Although oncologists were already aware of a heightened risk of thromboembolic events in some cancer patients, that risk may be more pronounced in the population of patients treated with Avastin. A meta-analysis of five completed colon cancer trials uncovered the increase in adverse events in patients who received Avastin in conjunction with infusional 5-FU-based chemotherapy. (The combination of 5-FU and leucovorin, plus another chemotherapeutic, irinotecan, is the current standard of care for treating metastatic colon cancer.) The adverse thromboembolic events include strokes, myocardial infarctions, transient ischemic attacks and angina.

Hal Barron, Genentech's senior vice president, development, and chief medical officer, cautions that any hypothesis as to the cause of these adverse events is at this point speculative. Colon cancer patients and adenocarcinoma patients in general are known to have increased risk of prothrombotic events. Moreover, “It isn't absolutely known if the effect seen with Avastin can be generalized beyond the population of metastatic colon cancer patients receiving 5-FU,” he points out.

“The implications of it being unique to 5-FU or to colon cancer would be very important for clinicians to understand,” says Barron. It is as likely, however, that the effect is related to the use in colon cancer treatment of chemotherapy in combination with other treatments. And given that developers of targeted therapies largely assume they will be used in combination with other treatment, it's probable that similar safety concerns will also appear during commercialization of other colon cancer therapies.

Indeed, this is something that other companies developing drugs targeting VEGF will have to consider. Physicians will have to be wary of all types of VEGF inhibitors, which include antibodies, the fusion protein VEGF trap (which combines portions of human VEGF receptor and VEGF) and inhibitors of VEGF receptor tyrosine kinase (see Table 1). The first VEGF-targeting drug, Pfizer's receptor tyrosine kinase inhibitor SU5416 (which Pfizer acquired when it bought Sugen), exhibited severe toxicities that included thromboembolic events, when it was used in combination with 5-FU/leucovorin in colon cancer patients, prompting Pfizer to discontinue development. Pfizer is now testing a successor compound, SU11248, which also targets VEGF.

Table 1 Different ways of targeting the VEGF pathway
Full size table

Barron also points out that despite the fact that as much as 5% of all patients using Avastin may be at increased risk of a serious or fatal thromboembolic event, the increased risk does not change the basic risk/benefit ratio of using the drug. “When you think about side effects you're really thinking about competing risks,” he says. “Despite the risk of thromboembolic events, our statistically rigorous analysis shows that in over-65-year old patients, an improvement in median survival was maintained. Clinicians' concerns are tempered by the fact that the net benefit is still in the patient's favor.”

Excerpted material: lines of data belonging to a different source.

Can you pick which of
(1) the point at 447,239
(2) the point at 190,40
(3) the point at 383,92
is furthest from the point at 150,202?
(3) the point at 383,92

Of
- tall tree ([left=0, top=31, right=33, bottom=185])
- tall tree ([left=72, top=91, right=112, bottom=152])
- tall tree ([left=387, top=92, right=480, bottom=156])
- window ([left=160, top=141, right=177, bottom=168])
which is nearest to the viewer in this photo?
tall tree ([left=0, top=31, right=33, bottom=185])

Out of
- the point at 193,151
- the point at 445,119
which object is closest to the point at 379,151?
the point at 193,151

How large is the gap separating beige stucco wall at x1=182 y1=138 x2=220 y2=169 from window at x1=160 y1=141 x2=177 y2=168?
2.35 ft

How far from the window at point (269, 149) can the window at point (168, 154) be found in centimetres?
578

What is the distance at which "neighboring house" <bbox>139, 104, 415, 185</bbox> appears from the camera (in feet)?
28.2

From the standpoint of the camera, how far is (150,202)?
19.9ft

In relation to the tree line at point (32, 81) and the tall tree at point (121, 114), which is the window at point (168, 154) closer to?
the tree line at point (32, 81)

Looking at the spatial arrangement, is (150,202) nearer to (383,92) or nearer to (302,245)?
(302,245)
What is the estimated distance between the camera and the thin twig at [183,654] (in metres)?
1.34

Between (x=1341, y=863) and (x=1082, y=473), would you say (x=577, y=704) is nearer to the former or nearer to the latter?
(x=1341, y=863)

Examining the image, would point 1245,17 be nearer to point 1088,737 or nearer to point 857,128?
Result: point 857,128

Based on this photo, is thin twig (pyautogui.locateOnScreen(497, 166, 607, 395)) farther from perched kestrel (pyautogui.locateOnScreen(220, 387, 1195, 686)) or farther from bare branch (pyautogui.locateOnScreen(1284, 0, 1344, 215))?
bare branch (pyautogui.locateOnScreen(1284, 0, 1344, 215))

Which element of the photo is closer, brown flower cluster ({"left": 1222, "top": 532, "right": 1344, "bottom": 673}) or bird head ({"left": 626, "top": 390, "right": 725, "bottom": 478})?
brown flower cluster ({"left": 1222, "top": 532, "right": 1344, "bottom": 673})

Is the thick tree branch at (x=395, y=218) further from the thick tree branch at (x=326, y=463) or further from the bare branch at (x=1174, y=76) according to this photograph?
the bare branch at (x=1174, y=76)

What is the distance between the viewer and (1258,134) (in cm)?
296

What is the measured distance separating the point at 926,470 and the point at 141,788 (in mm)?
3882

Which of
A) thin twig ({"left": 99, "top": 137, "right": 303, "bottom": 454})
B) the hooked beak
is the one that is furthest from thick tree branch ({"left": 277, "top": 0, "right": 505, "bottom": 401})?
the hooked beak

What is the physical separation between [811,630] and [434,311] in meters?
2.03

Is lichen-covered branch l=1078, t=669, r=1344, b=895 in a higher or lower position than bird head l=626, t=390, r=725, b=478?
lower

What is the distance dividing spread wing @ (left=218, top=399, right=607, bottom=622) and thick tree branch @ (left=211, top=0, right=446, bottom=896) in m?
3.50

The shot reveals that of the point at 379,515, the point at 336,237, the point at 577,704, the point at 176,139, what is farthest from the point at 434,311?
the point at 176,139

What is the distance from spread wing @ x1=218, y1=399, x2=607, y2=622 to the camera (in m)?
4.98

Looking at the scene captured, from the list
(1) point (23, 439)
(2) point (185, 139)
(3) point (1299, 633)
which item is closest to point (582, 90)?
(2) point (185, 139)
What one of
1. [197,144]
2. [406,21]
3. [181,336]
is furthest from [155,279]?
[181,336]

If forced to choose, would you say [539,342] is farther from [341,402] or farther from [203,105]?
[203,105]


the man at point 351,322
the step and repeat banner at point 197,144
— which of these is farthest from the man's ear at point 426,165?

Overall, patients given Avastin survived about five months longer. But the survival advantage with Avastin is small, notes Samuel Waxman, an oncologist at Mt. Sinai Hospital School of Medicine in New York. And although that may not be a factor in a person with late-stage disease and only a few months to live, for others, he points out, including younger patients, “it's a real complication. We must also worry about using Avastin up-front, as first-line treatment. The issues are different when the goal is to prevent recurrence and a patient is exposed to combinations of drugs over longer periods of time.” To be sure, as they plan late-stage trials, such concerns won't be lost on other developers of targeted cancer therapies.